SilentWhisper- I want to ask you a question, but I am afraid that it may come across wrong. I do not want for that to happen, so please understand my intention while I ask this. I do not know you outside of this forum, and I am only aware of what picture you offer to us through your words. I do not want to presume to know anything about you, or to insinuate anything about you. I am asking this because I want to get a bigger picture of who you are and how you think about things. This is not meant to come across as blame, not for one single moment. So please, do not take it as such.

It is clear that you have a problem with self image. I can understand that, as we all can. It is hard after feeling unwanted, or unloved to find a place in which we are valued. For me, I was in that place for a long time. Nobody loved me, nobody cared, nobody bothered. I felt that I was a burden, a nuisance. I read body language, I heard how I was treated with words, and it seemed different to me. I was being treated differently. And one day, somebody took a chance on me, and he looked at me and he said "Do you know that your body language is all defensive and hostile?"

I did the whole head snap thing, what? Are you kidding me? Well, ok, I stood there with my arms crossed, scowl on my face that was a declaration of the fact that the world hated me- but it looked to everyone else like I hated them. This friend of mine, opened my eyes to the idea that I had inherited the same behaviors that I had been given. I didn't realize it until then. He had needed to point it out to me. My knee jerk reaction was "How dare you, you don't know me, you don't know, you don't know..."

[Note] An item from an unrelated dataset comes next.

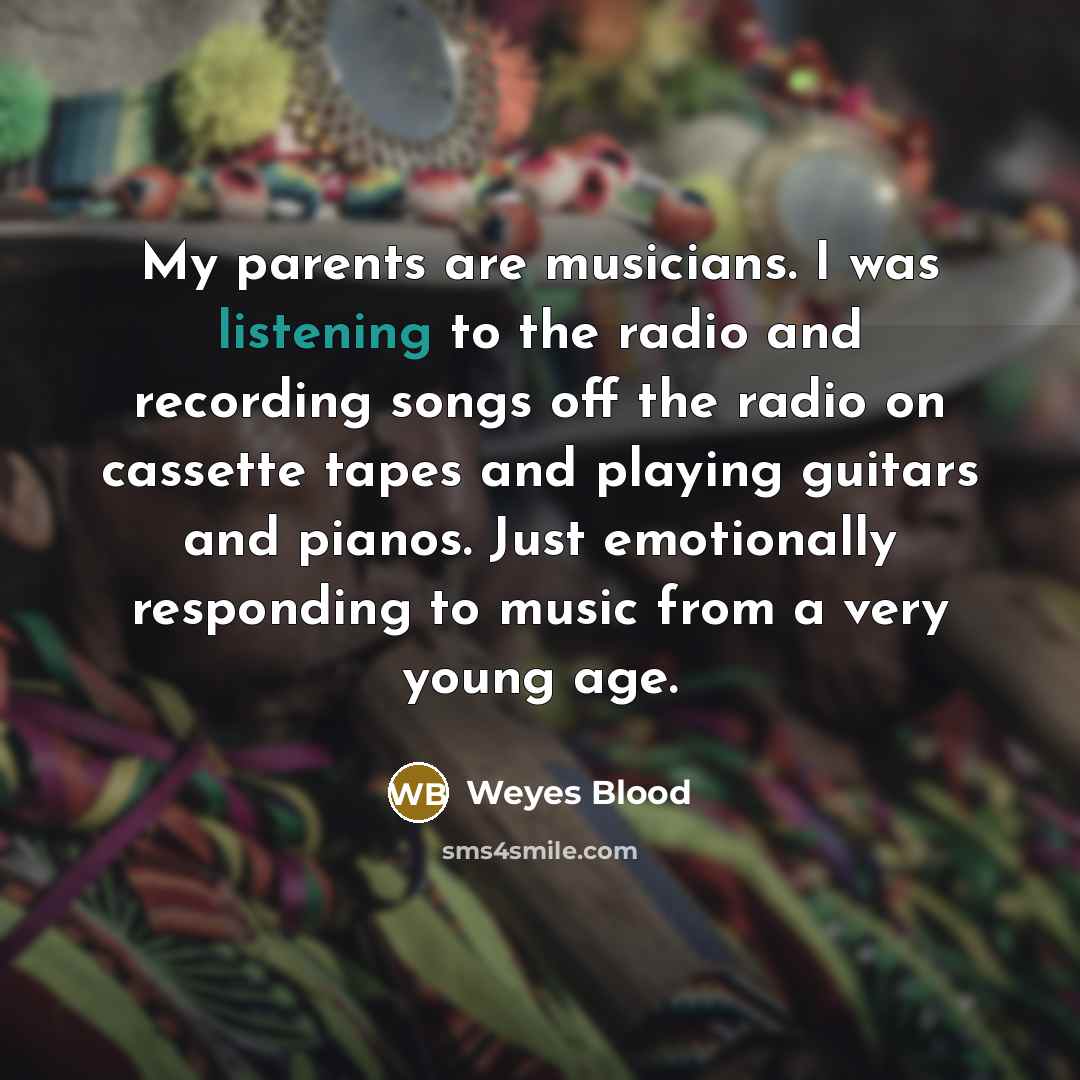 “My parents are musicians. I was listening to the radio…” quote by Weyes Blood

Yes, I was hurting. Yes, I was depressed. Yes, I felt no worth. Yes, I had the right to be mad and bitter. But you do not get better, you do not recover with mad and bitter. You need to want to recover because of mad and bitter rather than by embracing it. You recover by looking at a persons good intentions, questioning yourself by asking- is it possible that I/ you are actually behaving in that way, the way in which a wounded person carries themselves with their guard still up, and making people around you believe that you are not like-able, unintentionally?

I am not insinuating that you are like me. This is however, how it was for me before I had PTSD. I had to re-evaluate myself. Because I too blamed everyone for not liking me. Was it my own fault, no. I was damaged. But, I did have a different choice that I could make if I wanted to. I had no choice in the fact that I was hurting, but I could choose how I dealt with it.

There will be people in your life that will not like you. Maybe for no reason at all, just a difference in hormones, or compatibility, or whatever. I am very like-able, but I am also not very like-able. It depends on who it is that is standing beside me which determines if they are compatible with me, and me with them. This is natural. You probably know someone that you do not like, without knowing why. Not really anyways.

But for the record, I like you. You deserve to feel loved. Please be kind to yourself.